Наталья говорит: «Или я не нравлюсь тебе?»
Он отвечает: «Нравишься. Больше, чем нравишься. Я тебя полюбил. Увидел – и полюбил. Вот беда в чём…» И дальше – она: «Полюбил? Какая же здесь беда? Это замечательно. Меня никто никогда не любил. Гладили как соболька, а пальцы берегли: зубов боялись». И ещё дальше: «При яростных вспышках молний ты совсем не такая, хотя и кажешься девочкой, скуластенькой девочкой. Ну так кто же ты? Скажи. Ещё есть время. Или его уже нет? Но ты, конечно, не скажешь… Молнии, одна за другой, выхватывают из темноты твои плечи, твои ключицы, нежный, уходящий в тень изгиб бедра, матовое свечение колена».
Мой герой просит:
«– Не уходи никуда. Сядь. Ты и вправду северянка?
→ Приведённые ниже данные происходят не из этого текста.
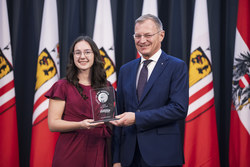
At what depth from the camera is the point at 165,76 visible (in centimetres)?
172

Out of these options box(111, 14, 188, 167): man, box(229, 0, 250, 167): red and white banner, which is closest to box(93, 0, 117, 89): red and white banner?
box(111, 14, 188, 167): man

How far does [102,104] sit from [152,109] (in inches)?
13.9

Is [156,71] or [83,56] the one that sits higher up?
[83,56]

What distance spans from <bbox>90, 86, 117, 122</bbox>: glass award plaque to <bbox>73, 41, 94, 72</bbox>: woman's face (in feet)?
1.23

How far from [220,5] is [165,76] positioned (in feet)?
6.89

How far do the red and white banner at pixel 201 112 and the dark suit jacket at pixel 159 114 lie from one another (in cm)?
119

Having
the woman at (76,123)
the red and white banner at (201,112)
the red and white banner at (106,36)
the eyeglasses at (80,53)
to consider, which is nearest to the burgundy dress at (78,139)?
the woman at (76,123)

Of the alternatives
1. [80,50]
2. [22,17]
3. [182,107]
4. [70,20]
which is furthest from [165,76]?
[22,17]

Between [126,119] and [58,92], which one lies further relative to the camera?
[58,92]

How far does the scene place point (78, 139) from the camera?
6.24 ft

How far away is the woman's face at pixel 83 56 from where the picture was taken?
200 centimetres

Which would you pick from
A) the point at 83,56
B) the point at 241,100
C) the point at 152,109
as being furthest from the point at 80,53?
the point at 241,100

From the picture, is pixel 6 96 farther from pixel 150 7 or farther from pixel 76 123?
pixel 150 7

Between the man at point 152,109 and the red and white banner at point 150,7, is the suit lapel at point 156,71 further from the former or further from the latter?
the red and white banner at point 150,7
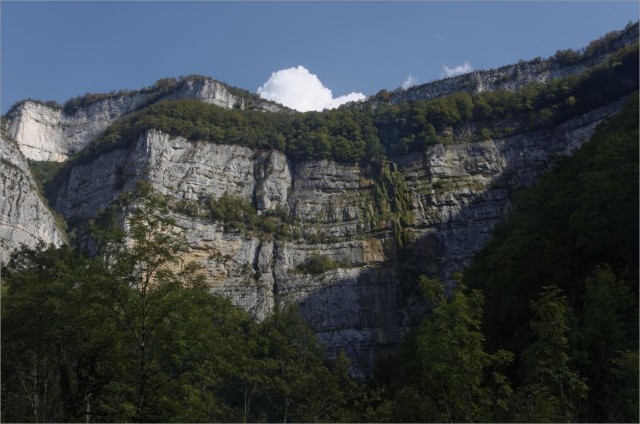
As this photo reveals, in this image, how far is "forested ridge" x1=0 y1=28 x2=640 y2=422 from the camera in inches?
561

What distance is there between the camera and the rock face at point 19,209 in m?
48.7

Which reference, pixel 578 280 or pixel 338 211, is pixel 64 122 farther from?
pixel 578 280

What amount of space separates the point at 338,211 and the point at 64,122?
53.3 m

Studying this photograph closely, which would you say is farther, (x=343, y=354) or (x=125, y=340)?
(x=343, y=354)

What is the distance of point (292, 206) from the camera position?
2315 inches

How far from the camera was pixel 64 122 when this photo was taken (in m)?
91.8

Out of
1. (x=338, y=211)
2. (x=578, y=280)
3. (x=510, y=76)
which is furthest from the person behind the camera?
(x=510, y=76)

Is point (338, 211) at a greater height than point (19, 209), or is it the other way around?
point (338, 211)

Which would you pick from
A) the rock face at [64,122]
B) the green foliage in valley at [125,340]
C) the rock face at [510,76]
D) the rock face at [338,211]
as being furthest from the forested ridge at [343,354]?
the rock face at [64,122]

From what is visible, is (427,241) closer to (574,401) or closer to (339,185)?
(339,185)

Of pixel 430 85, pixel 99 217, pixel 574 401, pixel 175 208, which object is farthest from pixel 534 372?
pixel 430 85

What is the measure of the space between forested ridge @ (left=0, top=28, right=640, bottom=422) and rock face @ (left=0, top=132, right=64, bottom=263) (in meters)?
26.4

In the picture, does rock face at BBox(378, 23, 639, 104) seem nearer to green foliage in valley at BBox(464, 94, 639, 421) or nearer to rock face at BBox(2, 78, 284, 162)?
green foliage in valley at BBox(464, 94, 639, 421)

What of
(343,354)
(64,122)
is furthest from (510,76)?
(64,122)
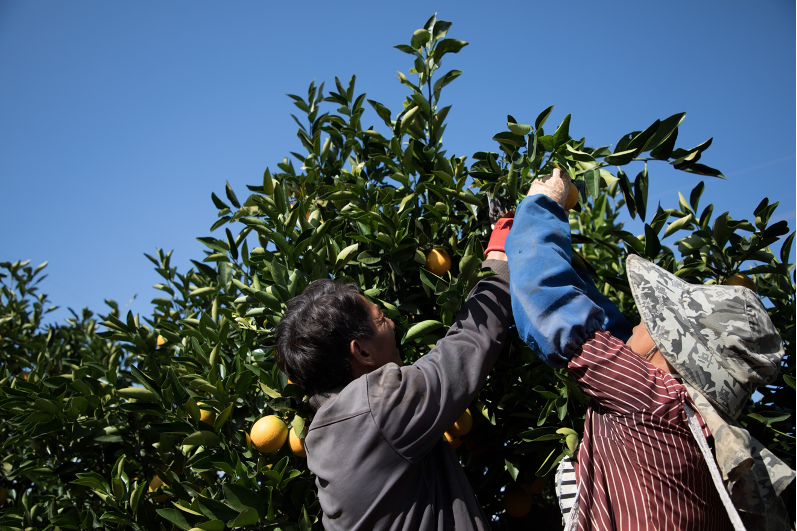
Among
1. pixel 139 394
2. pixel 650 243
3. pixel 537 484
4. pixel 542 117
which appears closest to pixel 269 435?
pixel 139 394

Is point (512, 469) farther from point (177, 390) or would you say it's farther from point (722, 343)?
point (177, 390)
– А разве не видно? Вся – в мать. Она хоть и крещёная была, а верила, что любая вещь обладает душой.
– Я тоже верю, – признался Невьянцев. – И у меня такое же чувство.
– Такое, да не такое. Для этого в семье охотников родиться следует. Моя мать, Абакаяда, не сомневалась, что у рек, у тайги, у зверей свои хозяева имеются. Духи, одним словом. Не афганские, конечно. – Она усмехнулась. – Я замечала, как матушка моя общалась со своими духами, просила их о помощи.
– А ты-то сама просишь?
– Может, и прошу, Илюшенька. Может, и прошу. Нас обращали в христианство, мы на иконы крестились с давних пор, а поглубже заглянешь – язычники. Что со мной отец только ни делал – не выбил дури этой… Я – таёжница-охотница. От меня соснами должно пахнуть…»
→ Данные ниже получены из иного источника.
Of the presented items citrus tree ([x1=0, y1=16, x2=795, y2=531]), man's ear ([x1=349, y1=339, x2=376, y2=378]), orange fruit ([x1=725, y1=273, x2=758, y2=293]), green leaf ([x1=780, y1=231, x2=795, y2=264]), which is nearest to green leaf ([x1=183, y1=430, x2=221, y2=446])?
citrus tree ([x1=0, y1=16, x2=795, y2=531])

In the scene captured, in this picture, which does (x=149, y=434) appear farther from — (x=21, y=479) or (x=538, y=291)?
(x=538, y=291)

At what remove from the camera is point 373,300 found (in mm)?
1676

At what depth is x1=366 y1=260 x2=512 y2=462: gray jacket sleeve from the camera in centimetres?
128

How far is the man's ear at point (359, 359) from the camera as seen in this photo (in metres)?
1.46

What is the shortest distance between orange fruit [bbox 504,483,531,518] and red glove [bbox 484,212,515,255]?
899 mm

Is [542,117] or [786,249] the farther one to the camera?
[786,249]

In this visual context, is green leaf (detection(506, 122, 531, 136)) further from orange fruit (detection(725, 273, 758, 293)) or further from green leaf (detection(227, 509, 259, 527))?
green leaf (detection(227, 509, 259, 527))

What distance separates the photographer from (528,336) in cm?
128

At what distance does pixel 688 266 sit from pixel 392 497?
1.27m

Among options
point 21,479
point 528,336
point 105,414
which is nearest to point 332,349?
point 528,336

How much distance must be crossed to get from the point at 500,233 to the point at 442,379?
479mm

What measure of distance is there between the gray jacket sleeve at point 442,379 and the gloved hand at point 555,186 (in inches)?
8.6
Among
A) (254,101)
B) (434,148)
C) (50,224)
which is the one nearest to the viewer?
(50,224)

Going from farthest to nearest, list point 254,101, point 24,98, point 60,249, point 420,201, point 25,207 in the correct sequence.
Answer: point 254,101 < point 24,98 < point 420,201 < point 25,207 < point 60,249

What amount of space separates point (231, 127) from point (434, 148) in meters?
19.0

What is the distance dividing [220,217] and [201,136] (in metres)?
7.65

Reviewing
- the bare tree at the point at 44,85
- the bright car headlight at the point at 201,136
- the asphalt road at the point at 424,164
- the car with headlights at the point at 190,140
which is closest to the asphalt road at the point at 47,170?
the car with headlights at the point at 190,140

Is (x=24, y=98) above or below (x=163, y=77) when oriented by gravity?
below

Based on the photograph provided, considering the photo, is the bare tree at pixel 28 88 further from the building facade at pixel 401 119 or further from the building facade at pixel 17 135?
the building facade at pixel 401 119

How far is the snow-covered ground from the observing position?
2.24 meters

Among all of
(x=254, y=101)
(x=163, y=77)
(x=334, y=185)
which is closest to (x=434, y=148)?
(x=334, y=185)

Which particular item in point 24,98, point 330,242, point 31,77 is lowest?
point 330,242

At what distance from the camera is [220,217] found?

Светлана и позже признавалась:
…Зажигаю я на Святки
Сине-чёрную свечу.
Без опаски, без оглядки
С силой тёмною шучу.
Ставлю зеркало в оправе
Из литого серебра.
Неразумный разум вправе
Ждать от нечисти добра.
……………………………
Начинает нечисть чары
Залихватским говорком.
Подымает нечисть чары
С заграничным коньяком…
В «Кудеярском эпилоге» я был, пожалуй, не так уж далёк от истины, хотя мать Светланина, отнюдь не Абакаяда, замечательная Лидия Ивановна, учительствовала, преподавала русский язык в школе, где директорствовал её муж, Александр Александрович, втайне гордившийся тем, что он – из ссыльных («кровь поляка седого и татарская кровь»), и всё это – «над Витимом угрюмым, над таёжною далью», в центре Ленского золотопромышленного района, в Бодайбо. И отец, и мать в Гражданскую были на стороне «белых», у Колчака – это в тридцатых годах и заставило их бежать в глубинку из Иркутска.
«Проталины» привлекли любителей поэзии сразу же. А ведь это маленькая, совсем маленькая книжечка: в ней всего пятьдесят стихотворений. Чем же эти стихи тронули души читателей? Не сомневаюсь: не «сибирской темой», а самоцветным словом, его звучанием, магией, приобретённой в распадках, в тайге, в разгадке тайн Байкала, Саян и сибирских рек, которые наделили её жизнестойкостью и, увы, «пересыльной, нелёгкой судьбой», которая подспудно не давала ей покоя. Она заявила, что, найдя себя, уже не изменит себе.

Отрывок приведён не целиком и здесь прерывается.